Back to AO and my Sprite Maker

With a heavy heart, I left the Android project late last week. I have been extremely stressed out since the project started. The stress largely came from my experiences with other hobby projects, and comparing those failures to this budding project. I felt like I was nay-saying absolutely everything, and I was; Trying everything I could to get a smaller project, yet only rocking the boat more.

So… after a more than slightly bitter break-up, I am returning my attention to Asteroid Outpost (AO) and my Sprite Maker. I am trying to find small things to work on in AO while I get my teeth into my Sprite Maker.

Over the past week or so, I have decided to tackle the lag issue when slower computers host a multiplayer game. Kind of a funny cause: A long while back, for testing purposes, I disabled XNA’s frame rate limiter so that I could see how many frames per second my modern computer was pumping out. Turns out it’s usually between 500 and 700. In AO, the miners mine at a constant rate over time, so each update, they will generate 2 events and 2 packets: one to decrease the minerals of the asteroid, and one to increase the player’s minerals. After putting two and two together, I figured that XNA has probably tied the Draw and Update loops into one, causing 500 to 700 draws AND 500 to 700 updates per second, in turn causing 1000-1400 packets per second to be created for a single miner! That could cause some lag eh?

The obvious, simple solution is to turn the frame limiter back on, but that would only be a bandaid solution. The real solution is to change the miner’s logic from a constant rate to a burst rate, something like: take and give minerals only 4 times a second. This would reduce the number of packets to 8 packets per second for a single miner, regardless of the frame rate.

An other optimization I will be looking at, is to remove older versions of the same packet in the same outgoing batch. What I mean by that is if miner A is updated first and takes 10 minerals from the asteroid, and gives the player 10 minerals, then miner B is updated and takes 10 minerals from the same asteroid and gives the same player those minerals, there will be a lot of duplicate packets.
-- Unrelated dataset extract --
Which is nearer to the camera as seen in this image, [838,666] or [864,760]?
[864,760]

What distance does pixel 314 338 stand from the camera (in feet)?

I intentionally collect all of the outgoing packets for a single frame, then send them all at once at the end of the frame. Here is an example of what packets could be generated for the above example:

Packet 1: Asteroid 1 current minerals is now 250
Packet 2: Player 1 current minerals is now 110
Packet 3: Asteroid 1 current minerals is now 240
Packet 4: Player 1 current minerals is now 120

As you can see… if these packets are executed in order, packets 1 & 2 will be rendered completely useless, more recent information is available for the same entities in packets 3 & 4. I plan to resolve this with a hash-table (or dictionary) where the hash would represent the packet type and destination in such a way that previous, non-useful packets of the same type could be discovered and overwritten with new information before getting sent to the client(s), reducing the packet count yet again.